Dr. Hall nodded at the “for now” and told Gus he would come to his point.
It is just like Dr. Hall to tell you he would come to his point instead of coming to it, he thought he might say later to Aunt Mattie, when Dr. Hall had made his point and Gus had politely declined to be a part of anything he had to offer. But then he remembered that Aunt Mattie had already declared herself in agreement with the man.
“I have an old friend who has asked me to put forth someone willing to become a teacher in his community,” said Dr. Hall. “You have, I think, some talent for it.” Then, as was his nature, he qualified his already qualified compliment by saying that his talent was slow to reveal itself and that there was much about his intellect that remained undisciplined and that teaching, above all, called for expert organizational skills and was therefore many jobs in one. He began to list them: moral counselor, physical education instructor, secretary, in some cases janitor, in others carpenter. The list continued. Gus wondered if Dr. Hall’s goal was to discourage him.
Aunt Mattie was staring at Gus as if he’d gotten a girl pregnant. This she might have had an easier time believing.
“The school in question is in Oklahoma.”
“You said nothing to me about Oklahoma,” said Aunt Mattie.
“My apologies if I failed to mention it,” said Dr. Hall. “I thought I’d gauge the boy’s interest first.”
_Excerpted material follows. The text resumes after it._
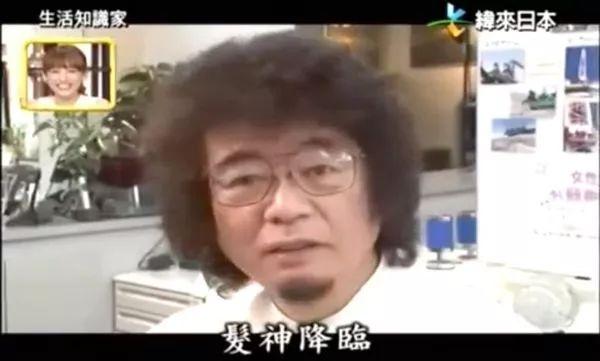 来感受一下今日请来这位日本发神的发量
“Is it so bad off in Oklahoma that they have to come this far back east to find someone to teach their children?” Aunt Mattie asked.
Dr. Hall’s smile was familiar to Gus in a way that made him angry. It was the smile he gave Eustace Lackey when Eustace announced he was dropping out of school with only three weeks left.
“As I understand it, the community is made up of mostly cotton farmers and some Kiowa Indians. The climate is not hospitable. There are dust storms and tornadoes. And the winters are quite cold. I have this on authority of my friend, C. H. Griffith. He is a banker. Quite successful. He has been open with me about the limitations and hardships of the place.”
“Perhaps this is a position for someone more seasoned,” said Aunt Mattie.
Gus tried to catch his aunt’s eye, but she was studying Dr. Hall with something between a beam and a glare.
Dr. Hall was talking about the war in Europe now. He was saying that there was talk of exemptions for clergy and perhaps they would see fit to add teachers to the category since, to his mind, teachers were as much responsible for the building of character as the ministry. Gus had given no thought to the war.
Dr. Hall had stopped talking. He was looking at Gus.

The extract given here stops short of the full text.